Copy out each line of the material below that contains the string "scene".
* * *
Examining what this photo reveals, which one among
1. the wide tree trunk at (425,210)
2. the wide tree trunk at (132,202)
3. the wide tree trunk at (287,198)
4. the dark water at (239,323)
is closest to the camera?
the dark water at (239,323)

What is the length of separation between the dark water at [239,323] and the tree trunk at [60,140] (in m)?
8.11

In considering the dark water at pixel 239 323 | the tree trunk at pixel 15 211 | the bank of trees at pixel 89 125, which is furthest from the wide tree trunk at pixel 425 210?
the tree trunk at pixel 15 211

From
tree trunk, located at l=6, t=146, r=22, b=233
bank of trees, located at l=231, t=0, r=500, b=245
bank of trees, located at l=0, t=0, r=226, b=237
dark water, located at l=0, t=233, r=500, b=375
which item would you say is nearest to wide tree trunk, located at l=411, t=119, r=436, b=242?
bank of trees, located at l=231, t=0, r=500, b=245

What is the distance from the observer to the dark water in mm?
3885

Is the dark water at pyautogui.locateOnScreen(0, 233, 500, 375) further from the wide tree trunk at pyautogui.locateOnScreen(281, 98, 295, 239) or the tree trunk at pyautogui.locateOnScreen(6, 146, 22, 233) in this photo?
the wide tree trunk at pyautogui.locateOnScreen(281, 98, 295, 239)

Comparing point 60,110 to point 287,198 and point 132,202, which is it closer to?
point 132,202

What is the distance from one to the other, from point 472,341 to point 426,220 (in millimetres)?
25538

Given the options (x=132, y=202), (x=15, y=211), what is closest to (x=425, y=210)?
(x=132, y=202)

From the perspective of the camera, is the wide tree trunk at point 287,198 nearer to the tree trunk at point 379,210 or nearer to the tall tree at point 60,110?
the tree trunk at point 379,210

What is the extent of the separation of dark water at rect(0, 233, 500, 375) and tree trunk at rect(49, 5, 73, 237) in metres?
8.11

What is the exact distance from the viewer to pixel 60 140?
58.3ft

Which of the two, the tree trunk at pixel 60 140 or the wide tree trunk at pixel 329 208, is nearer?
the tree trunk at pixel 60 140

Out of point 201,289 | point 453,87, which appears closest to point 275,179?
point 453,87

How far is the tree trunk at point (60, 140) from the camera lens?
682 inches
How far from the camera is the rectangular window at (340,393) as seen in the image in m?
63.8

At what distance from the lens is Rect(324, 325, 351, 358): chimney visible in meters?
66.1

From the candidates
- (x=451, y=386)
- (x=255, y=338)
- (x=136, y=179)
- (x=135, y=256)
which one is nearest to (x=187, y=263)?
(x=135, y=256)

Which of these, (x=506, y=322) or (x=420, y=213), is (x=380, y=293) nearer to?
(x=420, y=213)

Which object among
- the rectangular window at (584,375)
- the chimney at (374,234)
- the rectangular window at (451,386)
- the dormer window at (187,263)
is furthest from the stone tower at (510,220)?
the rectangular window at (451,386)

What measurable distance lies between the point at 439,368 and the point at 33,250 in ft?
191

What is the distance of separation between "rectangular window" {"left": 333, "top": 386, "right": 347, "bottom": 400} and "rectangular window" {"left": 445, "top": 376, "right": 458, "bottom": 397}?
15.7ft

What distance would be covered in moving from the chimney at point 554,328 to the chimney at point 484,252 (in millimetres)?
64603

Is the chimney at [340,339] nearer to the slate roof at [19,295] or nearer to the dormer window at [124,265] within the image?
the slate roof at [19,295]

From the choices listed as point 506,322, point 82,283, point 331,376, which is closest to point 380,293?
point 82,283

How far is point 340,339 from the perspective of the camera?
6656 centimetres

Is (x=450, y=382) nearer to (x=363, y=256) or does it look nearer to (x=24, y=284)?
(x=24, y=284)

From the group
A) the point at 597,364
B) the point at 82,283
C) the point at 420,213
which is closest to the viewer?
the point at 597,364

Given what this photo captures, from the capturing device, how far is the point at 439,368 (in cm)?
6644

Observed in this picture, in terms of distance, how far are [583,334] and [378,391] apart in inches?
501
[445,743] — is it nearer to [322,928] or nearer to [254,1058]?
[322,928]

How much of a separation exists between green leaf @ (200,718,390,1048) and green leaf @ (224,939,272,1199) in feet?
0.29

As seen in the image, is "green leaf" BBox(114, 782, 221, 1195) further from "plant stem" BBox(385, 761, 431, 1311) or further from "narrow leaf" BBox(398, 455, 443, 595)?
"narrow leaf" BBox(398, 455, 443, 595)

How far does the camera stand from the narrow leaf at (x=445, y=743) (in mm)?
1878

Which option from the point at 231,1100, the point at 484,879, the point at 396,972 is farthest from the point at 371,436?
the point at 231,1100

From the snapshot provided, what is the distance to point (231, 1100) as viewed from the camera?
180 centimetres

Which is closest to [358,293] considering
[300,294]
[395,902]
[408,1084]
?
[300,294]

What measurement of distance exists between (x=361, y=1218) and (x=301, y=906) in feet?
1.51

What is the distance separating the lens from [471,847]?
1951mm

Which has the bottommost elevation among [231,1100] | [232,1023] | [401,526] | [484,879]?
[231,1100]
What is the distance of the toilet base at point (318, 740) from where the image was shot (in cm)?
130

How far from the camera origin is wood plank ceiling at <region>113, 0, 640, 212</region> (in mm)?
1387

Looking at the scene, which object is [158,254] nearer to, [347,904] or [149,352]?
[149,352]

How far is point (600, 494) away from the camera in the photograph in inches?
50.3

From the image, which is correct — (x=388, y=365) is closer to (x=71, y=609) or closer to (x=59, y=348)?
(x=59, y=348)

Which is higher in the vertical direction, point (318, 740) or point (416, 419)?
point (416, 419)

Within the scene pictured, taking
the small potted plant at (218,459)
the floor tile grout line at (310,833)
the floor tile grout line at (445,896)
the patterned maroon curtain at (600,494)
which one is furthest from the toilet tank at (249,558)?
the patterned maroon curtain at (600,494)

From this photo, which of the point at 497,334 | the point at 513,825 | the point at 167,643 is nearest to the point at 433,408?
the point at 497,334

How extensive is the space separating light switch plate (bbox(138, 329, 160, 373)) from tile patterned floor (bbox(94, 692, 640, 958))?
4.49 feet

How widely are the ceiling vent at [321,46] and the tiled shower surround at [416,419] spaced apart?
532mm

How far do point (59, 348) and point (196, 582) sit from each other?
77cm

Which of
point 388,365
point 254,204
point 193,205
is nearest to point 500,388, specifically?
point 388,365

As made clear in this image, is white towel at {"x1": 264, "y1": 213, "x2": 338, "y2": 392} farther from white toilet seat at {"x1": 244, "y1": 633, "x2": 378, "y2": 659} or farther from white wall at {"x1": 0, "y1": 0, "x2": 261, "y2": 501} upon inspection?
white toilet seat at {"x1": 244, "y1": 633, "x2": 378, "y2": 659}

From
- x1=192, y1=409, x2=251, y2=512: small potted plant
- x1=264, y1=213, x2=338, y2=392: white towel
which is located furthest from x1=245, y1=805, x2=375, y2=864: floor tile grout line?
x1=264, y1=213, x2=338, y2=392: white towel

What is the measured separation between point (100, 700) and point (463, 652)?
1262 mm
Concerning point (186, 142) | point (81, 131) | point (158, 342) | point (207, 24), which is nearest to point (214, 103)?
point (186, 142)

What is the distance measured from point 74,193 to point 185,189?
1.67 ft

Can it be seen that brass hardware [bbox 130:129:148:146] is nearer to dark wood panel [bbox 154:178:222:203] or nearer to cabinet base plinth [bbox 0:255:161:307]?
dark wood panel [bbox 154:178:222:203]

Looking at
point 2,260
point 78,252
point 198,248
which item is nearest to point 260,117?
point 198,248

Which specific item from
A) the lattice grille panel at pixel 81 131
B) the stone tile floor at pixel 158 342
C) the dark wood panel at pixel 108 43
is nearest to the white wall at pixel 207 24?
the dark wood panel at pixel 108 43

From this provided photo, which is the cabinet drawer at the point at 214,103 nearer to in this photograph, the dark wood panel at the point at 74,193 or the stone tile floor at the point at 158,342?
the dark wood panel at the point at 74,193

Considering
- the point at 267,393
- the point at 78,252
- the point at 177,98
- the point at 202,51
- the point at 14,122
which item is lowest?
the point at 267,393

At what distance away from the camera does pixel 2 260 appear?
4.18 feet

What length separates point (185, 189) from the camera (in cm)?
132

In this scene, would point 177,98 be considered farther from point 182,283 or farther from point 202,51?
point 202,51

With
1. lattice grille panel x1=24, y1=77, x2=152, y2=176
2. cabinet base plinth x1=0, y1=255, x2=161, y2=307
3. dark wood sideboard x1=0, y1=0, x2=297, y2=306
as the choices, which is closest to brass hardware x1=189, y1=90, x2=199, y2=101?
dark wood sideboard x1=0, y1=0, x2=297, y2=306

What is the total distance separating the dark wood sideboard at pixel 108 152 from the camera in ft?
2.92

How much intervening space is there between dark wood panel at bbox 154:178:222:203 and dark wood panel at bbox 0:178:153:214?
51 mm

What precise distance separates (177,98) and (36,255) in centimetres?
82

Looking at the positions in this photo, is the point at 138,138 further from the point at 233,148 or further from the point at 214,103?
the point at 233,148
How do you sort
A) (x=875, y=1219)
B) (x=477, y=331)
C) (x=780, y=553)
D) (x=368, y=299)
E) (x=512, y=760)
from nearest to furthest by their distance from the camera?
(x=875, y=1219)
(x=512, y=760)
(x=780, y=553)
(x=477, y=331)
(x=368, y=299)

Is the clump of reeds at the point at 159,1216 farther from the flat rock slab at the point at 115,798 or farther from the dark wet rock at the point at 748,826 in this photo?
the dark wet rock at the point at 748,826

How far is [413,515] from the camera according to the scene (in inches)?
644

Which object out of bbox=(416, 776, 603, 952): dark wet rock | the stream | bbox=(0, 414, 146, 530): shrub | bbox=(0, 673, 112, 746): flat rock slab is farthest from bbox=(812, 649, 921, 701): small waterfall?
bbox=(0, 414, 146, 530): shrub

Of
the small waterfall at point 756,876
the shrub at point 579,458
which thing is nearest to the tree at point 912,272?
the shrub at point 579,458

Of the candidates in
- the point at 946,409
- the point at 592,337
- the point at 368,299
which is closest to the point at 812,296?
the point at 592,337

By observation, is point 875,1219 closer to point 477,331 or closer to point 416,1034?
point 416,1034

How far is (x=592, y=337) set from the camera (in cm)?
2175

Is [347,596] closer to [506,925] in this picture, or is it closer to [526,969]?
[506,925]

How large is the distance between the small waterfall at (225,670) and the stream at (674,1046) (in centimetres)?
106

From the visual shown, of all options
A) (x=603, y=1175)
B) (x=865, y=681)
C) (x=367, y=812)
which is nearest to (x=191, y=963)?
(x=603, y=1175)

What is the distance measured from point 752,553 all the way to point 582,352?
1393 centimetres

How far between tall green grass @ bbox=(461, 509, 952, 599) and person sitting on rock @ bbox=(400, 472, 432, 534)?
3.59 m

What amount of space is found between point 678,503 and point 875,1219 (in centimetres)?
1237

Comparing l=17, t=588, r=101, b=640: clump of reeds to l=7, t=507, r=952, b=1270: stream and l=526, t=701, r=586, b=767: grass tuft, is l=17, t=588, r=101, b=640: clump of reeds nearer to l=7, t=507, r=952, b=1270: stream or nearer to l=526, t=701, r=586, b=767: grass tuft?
* * *
● **Complete response**
Looking at the scene, which object is [158,254] nearer to, [347,904] or [149,352]?
Within the scene pictured, taking
In this scene, would point 177,98 be considered farther from point 182,283 or farther from point 202,51?
How far is [413,515] from the camera according to the scene (in inches)?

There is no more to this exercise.